GNOME Bugzilla – Bug 794360
(SIGSEGV) Deleting an account that contains subaccounts causes a segmentation fault
Last modified: 2018-06-30 00:05:32 UTC
archlinux 64bit 4.15.6-1-ARCH gnucash 2.6.19-2 and gnucash-git 2.7.4-1 Segmentation fault when deleting an account that contains multiple accounts. With the default accounts, deleting "Auto" triggers it This error happened on both of my arch machines with 2.6 and 2.7 Stacktrace: Thread 1 "gnucash" received signal SIGSEGV, Segmentation fault. 0x00007ffff650c0d6 in gtk_widget_is_sensitive () from /usr/lib/libgtk-x11-2.0.so.0 Thread 1 "gnucash" received signal SIGSEGV, Segmentation fault. 0x00007ffff650c0d6 in gtk_widget_is_sensitive () from /usr/lib/libgtk-x11-2.0.so.0 (gdb) bt full
+ Trace 238475
I'm not able to replicate this, though admittedly the bleedingest-edge distro I have is Debian Unstable. Please debug it enough to figure out exactly what is segfaulting and why.
Created attachment 369896 [details] output of gnucash-valgrind G_DEBUG=gc-friendly was commented out as it prevent the crash
(In reply to mxovd from comment #2) > Created attachment 369896 [details] > output of gnucash-valgrind > > G_DEBUG=gc-friendly was commented out as it prevent the crash I'm not able to accurately interpret the valgrind/callgrind outputs. There seems to be a lot of errors caused by guile and libgc Since using G_DEBUG=gc-friendly prevent the crash, the problem might be with the gc package. I tried to downgrade it to the same version as debian unstable but the issue persists. Do you have any pointers on where I should start looking for debugging this issue?

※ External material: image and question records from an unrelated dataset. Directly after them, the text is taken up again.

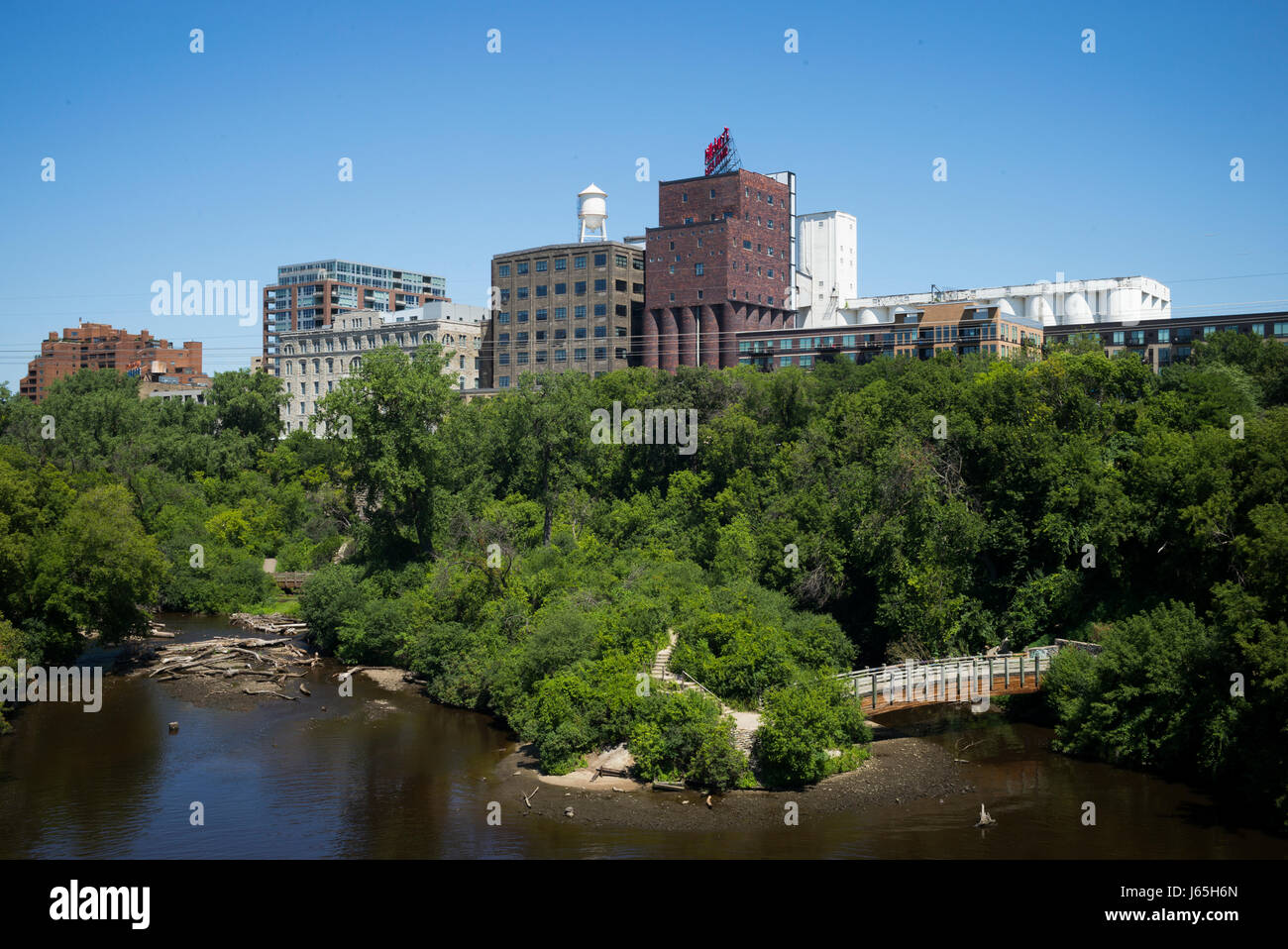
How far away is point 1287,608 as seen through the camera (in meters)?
31.2

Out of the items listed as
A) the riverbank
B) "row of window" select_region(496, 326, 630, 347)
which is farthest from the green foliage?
"row of window" select_region(496, 326, 630, 347)

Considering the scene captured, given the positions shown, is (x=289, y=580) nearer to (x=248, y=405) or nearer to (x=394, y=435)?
(x=394, y=435)

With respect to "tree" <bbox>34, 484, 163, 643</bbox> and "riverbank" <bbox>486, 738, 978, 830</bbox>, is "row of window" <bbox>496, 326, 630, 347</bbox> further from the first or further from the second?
"riverbank" <bbox>486, 738, 978, 830</bbox>

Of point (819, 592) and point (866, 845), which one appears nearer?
point (866, 845)

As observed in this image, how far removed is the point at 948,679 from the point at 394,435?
110 feet

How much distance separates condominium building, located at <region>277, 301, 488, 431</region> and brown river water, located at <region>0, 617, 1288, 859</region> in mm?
75877

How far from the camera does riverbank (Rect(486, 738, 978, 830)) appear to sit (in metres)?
31.9

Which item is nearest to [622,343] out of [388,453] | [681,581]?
[388,453]

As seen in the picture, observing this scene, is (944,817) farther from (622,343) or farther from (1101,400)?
(622,343)

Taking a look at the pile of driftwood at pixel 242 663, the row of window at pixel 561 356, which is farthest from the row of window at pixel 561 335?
the pile of driftwood at pixel 242 663

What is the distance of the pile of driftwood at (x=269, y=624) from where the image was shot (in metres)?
61.6

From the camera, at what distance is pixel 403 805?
33688mm

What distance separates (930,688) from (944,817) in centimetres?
832

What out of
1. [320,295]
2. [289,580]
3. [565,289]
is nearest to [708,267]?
[565,289]
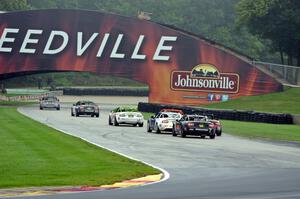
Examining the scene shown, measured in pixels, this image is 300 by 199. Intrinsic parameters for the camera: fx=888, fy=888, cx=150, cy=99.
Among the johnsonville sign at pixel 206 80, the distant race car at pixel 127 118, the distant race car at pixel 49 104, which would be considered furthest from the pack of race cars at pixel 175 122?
the johnsonville sign at pixel 206 80

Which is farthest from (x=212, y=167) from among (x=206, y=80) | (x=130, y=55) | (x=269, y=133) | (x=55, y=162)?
(x=130, y=55)

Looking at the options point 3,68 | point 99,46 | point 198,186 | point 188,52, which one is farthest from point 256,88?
point 198,186

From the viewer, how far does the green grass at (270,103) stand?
76.1 metres

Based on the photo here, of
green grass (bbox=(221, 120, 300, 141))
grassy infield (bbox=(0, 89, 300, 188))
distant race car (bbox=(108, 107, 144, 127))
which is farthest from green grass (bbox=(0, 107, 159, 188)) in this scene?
distant race car (bbox=(108, 107, 144, 127))

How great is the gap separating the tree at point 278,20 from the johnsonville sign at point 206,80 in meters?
16.5

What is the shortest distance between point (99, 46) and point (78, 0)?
97.7 metres

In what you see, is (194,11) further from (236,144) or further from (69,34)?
(236,144)

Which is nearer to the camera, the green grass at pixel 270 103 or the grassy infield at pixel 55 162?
the grassy infield at pixel 55 162

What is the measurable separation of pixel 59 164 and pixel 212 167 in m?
4.13

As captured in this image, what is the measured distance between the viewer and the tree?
100375 mm

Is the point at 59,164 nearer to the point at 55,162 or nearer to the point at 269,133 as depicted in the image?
the point at 55,162

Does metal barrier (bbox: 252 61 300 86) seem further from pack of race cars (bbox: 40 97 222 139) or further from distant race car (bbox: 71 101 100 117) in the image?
pack of race cars (bbox: 40 97 222 139)

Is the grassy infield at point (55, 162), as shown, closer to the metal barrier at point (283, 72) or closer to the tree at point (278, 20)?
the metal barrier at point (283, 72)

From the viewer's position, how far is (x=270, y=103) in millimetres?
79688
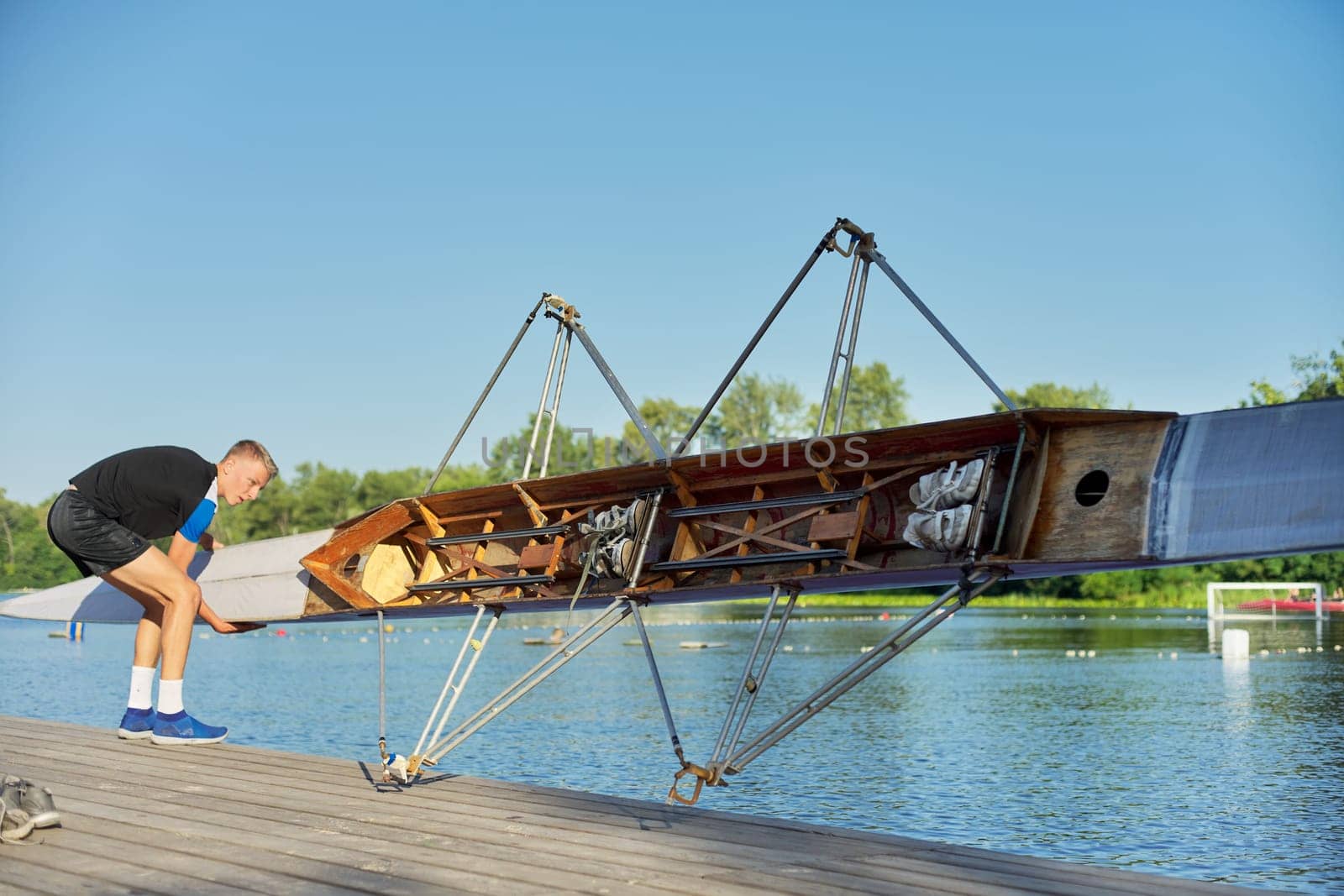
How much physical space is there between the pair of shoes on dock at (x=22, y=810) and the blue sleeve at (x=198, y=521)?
288 cm

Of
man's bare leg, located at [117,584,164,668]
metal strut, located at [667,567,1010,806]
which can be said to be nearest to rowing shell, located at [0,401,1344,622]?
metal strut, located at [667,567,1010,806]

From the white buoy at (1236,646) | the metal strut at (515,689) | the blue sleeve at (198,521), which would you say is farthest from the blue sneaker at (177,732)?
the white buoy at (1236,646)

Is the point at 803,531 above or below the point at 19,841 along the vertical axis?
above

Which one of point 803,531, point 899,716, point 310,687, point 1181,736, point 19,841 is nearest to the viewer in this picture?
point 19,841

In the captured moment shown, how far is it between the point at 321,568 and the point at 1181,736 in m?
10.8

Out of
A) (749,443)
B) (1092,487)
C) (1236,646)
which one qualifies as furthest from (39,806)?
(749,443)

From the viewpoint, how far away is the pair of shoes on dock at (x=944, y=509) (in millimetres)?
5691

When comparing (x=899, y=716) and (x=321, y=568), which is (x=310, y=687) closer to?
(x=899, y=716)

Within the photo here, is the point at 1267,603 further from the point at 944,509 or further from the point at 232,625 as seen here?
the point at 944,509

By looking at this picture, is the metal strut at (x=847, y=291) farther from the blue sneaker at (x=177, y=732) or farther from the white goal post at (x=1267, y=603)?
the white goal post at (x=1267, y=603)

I also had a try to replicate this but I too could not get it to fail. Could you explain the structure of the accounts involved, maybe there is a place holder or different currencies involved, do any accounts have transactions in them and which account do you delete and then the options on the dialog. Maybe easier with a screen shot. I had a look at your valgrind output and if you do a search for "delete-account" you see this one that may be the cause... gnc_plugin_page_account_tree_cmd_delete_account (gnc-plugin-page-account-tree.c:1467) If you have gdb, try 'gdb gnucash' and then at the prompt 'run --g-fatal-warnings' and bt for a backtrace when it happens. Bob
I'm using the default accounts (common) on a fresh install, with a fresh database. I just press next on every prompt. Any account containing subaccounts will trigger the crash. Once I press delete, I have to choose between deleting the subaccounts or moving them. Whatever the choice I make, once I press delete, it throws a segfault. I ran gdb with the --g-fatal-warnings, here's the first output at the sigtrap and then at the sigsegv Thread 1 "gnucash" received signal SIGTRAP, Trace/breakpoint trap. 0x00007ffff74f1982 in ?? () from /usr/lib/libglib-2.0.so.0 (gdb) bt
+ Trace 238488
What version of gtk are you using, does this happen for both xml and sqlite backends, still can not reproduce on 2.7.7
I'm using gtk3 3.22.28-1 and gtk2 2.24.32-1 arch packages It happens for sqlite3 and xml. This bug is affecting all my arch installs (two on i3wm and one on gnome3) so i assume it might be distro specific since no one else seems to be affected. Do you think that this issue could be related?: https://trac.sagemath.org/ticket/24575 Note that arch doesn't have a package for gnucash as it is using webgtk2 which is deprecated. I assume that once gnucash3 is release it will be reintegrated in the arch packages.
OK, I am seeing that issue from line 1467 in the gnucash.trace file but it does not crash for me so will investigate and try to come up with a fix.
I think I have found what was causing the error for me which was the sensitivity of the account selectors were being retrieved for possibly invalid widgets. I have created PR319 to fix. Hopefully these changes will be in the next release and will fix your problem. If you can, you might like to make the changes locally to prove. Bob
I have some issues with the PR, comments there. What problem did you see?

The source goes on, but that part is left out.